24 giugno 2020 - 21:00

Concept car da sogno: Volvo Venus Bilo, il concept perduto (1933)

Se si parla di design non si può considerare la Scandinavia, che del suo stile ci ha fatto un’icona. E se si parla di design automobilistico scandinavo, l’unico Paese di quella regione da citare è la Svezia, il cui marchio di punta è Volvo. L’azienda svedese pare abbia il merito di aver prodotto la prima concept car della storia, 5 anni prima della Buick Y-Job, considerata per anni la prima vettura di questo tipo.
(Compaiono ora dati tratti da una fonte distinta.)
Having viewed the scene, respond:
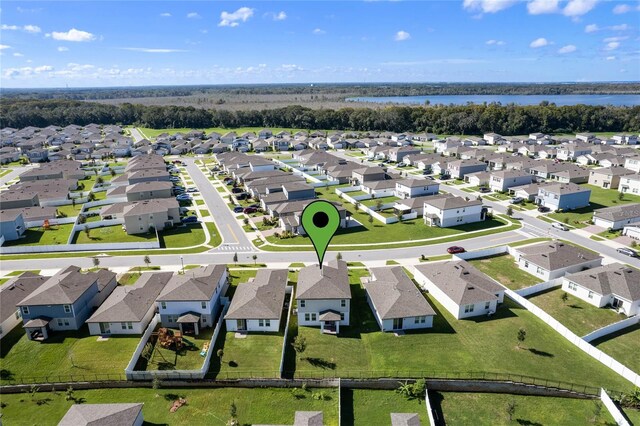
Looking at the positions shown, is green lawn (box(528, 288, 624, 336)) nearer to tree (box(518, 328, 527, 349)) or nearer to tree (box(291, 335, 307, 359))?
tree (box(518, 328, 527, 349))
Si chiamava Volvo Venus Bilo, e fu presentata nel 1933 come “banco di prova” dell’azienda che voleva spostarsi verso un design più aerodinamico. In effetti le forme e la linea sono molto particolari, ben levigate, sviluppate in larghezza e con anche delle soluzioni stilistiche di tutto rispetto, quali i fari grandi incastonati nei parafanghi e un anteriore sinuoso che come un’onda si protende in avanti, creando un effetto 3D per la griglia anteriore. La Venus Bilo non è mai stata prodotta ma ha però influenzato il design della Volvo Carioca PV36 del 1935. Non si trova nel museo ufficiale di Volvo a Göteborg, in quanto ha avuto il triste destino di finire nelle mani di un proprietario di rottami danese, che l’ha convertita in un pick-up usandola come veicolo da lavoro. Non si hanno più tracce di lei da prima della fine degli anni Cinquanta, e si ritiene che quindi andò distrutta.

Piccola curiosità: sapevi che il nome del marchio svedese, Volvo, è latino? Viene infatti dal verbo latino volvere, che significa “muoversi, spostarsi”.